Written problem => Below is a listing; reproduce each line of it exactly.

Records for processing =>
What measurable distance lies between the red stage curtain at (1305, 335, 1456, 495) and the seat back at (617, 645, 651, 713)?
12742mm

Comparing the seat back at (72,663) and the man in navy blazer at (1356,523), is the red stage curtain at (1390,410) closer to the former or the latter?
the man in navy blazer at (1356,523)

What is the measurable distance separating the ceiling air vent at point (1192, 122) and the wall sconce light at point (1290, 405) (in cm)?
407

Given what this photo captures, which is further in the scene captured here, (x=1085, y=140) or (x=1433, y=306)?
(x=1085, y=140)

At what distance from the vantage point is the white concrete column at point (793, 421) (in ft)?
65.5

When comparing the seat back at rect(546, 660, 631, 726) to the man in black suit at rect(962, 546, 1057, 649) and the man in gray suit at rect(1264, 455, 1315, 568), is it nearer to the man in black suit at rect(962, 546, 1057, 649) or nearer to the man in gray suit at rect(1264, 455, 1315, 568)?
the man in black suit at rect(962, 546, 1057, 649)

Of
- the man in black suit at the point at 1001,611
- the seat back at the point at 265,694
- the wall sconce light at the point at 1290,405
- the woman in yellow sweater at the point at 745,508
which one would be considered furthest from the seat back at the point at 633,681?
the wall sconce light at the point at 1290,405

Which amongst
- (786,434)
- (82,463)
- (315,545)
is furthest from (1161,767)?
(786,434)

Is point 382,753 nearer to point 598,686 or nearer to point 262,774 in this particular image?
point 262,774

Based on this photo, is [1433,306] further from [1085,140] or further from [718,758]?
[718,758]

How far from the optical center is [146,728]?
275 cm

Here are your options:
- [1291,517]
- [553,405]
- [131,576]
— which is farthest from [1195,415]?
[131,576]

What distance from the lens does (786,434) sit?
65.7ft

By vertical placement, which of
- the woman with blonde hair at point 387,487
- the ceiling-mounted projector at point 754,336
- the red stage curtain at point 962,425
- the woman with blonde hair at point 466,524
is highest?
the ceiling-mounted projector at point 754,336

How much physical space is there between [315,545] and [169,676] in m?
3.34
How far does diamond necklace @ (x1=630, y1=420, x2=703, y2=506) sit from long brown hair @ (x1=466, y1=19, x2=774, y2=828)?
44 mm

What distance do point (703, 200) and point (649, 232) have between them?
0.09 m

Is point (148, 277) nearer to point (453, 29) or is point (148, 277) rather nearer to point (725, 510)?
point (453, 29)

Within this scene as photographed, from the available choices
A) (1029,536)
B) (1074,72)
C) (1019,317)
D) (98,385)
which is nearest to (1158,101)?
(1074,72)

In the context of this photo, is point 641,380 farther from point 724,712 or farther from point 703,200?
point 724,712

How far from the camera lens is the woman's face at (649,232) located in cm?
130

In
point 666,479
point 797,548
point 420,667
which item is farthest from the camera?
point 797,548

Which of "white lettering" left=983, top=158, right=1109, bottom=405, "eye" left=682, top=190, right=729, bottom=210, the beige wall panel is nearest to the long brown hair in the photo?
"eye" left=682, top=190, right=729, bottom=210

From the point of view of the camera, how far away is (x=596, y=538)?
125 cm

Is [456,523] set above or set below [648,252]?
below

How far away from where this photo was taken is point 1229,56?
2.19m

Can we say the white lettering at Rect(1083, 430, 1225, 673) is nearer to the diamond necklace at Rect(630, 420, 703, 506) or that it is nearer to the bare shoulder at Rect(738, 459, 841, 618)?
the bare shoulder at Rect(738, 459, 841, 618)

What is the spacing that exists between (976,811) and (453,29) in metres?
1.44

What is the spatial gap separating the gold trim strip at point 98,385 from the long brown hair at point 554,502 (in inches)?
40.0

The solution =>
What measurable distance lies between the red stage curtain at (1305, 335, 1456, 495) and the seat back at (617, 645, 651, 713)?
12742mm

Comparing the seat back at (72,663) and the man in navy blazer at (1356,523), is the red stage curtain at (1390,410) closer to the former or the latter?
the man in navy blazer at (1356,523)

What is the measurable distance separating the ceiling air vent at point (1192, 122) and the wall sconce light at point (1290, 405) (in cm)?
407

Given what this photo captures, which is further in the scene captured here, (x=1085, y=140) or (x=1433, y=306)?
(x=1085, y=140)

At what distance from the vantage point is the white concrete column at point (793, 421) (in ft)?
65.5

When comparing the seat back at rect(546, 660, 631, 726) to the man in black suit at rect(962, 546, 1057, 649) and the man in gray suit at rect(1264, 455, 1315, 568), is it nearer to the man in black suit at rect(962, 546, 1057, 649) or nearer to the man in gray suit at rect(1264, 455, 1315, 568)?
the man in black suit at rect(962, 546, 1057, 649)

Of
- the man in black suit at the point at 1001,611
- the seat back at the point at 265,694
- the wall sconce light at the point at 1290,405
- the woman in yellow sweater at the point at 745,508
which one would be considered furthest from the seat back at the point at 633,681?
the wall sconce light at the point at 1290,405

Which amongst
- (786,434)
- (82,463)
- (315,545)
is furthest from (1161,767)?
(786,434)

Is point 382,753 nearer to point 598,686 or nearer to point 262,774 in this particular image?
point 262,774

Based on this photo, is [1433,306] further from [1085,140] or further from [718,758]?
[718,758]

How far from the optical center is [146,728]?
275 cm

Here are your options:
- [1291,517]
- [553,405]
- [131,576]
— which is farthest from [1195,415]?
[131,576]

What distance from the lens does (786,434) sit?
65.7ft

By vertical placement, which of
- the woman with blonde hair at point 387,487
- the ceiling-mounted projector at point 754,336
- the red stage curtain at point 962,425
- the woman with blonde hair at point 466,524
is highest?
the ceiling-mounted projector at point 754,336

How much physical space is there between [315,545] and [169,676] in m?
3.34
How far does diamond necklace @ (x1=630, y1=420, x2=703, y2=506) sit from long brown hair @ (x1=466, y1=19, x2=774, y2=828)?
44 mm

What distance do point (703, 200) and point (649, 232) have between them?
0.09 m

Is point (148, 277) nearer to point (453, 29) or is point (148, 277) rather nearer to point (725, 510)?
point (453, 29)

Within this scene as photographed, from the available choices
A) (1029,536)
B) (1074,72)
C) (1019,317)
D) (98,385)
which is nearest to (1158,101)?
(1074,72)

In the context of this photo, is point 641,380 farther from point 724,712 or farther from point 703,200?
point 724,712

How far from the camera lens is the woman's face at (649,232) located in cm?
130

In
point 666,479
point 797,548
point 420,667
which item is farthest from the camera?
point 797,548

Which of "white lettering" left=983, top=158, right=1109, bottom=405, "eye" left=682, top=190, right=729, bottom=210, the beige wall panel is nearest to the long brown hair in the photo?
"eye" left=682, top=190, right=729, bottom=210

From the point of view of the camera, how far away is (x=596, y=538)?
125 cm

Is [456,523] set above or set below [648,252]?
below

How far away from where this photo was taken is point 1229,56?
2.19m

Can we say the white lettering at Rect(1083, 430, 1225, 673) is nearer to the diamond necklace at Rect(630, 420, 703, 506) or that it is nearer to the bare shoulder at Rect(738, 459, 841, 618)?
the bare shoulder at Rect(738, 459, 841, 618)

What is the spacing that exists between (976,811) and (453,29) in metres?
1.44

What is the spatial gap separating the gold trim strip at point 98,385 from the long brown hair at point 554,502 (in inches)?
40.0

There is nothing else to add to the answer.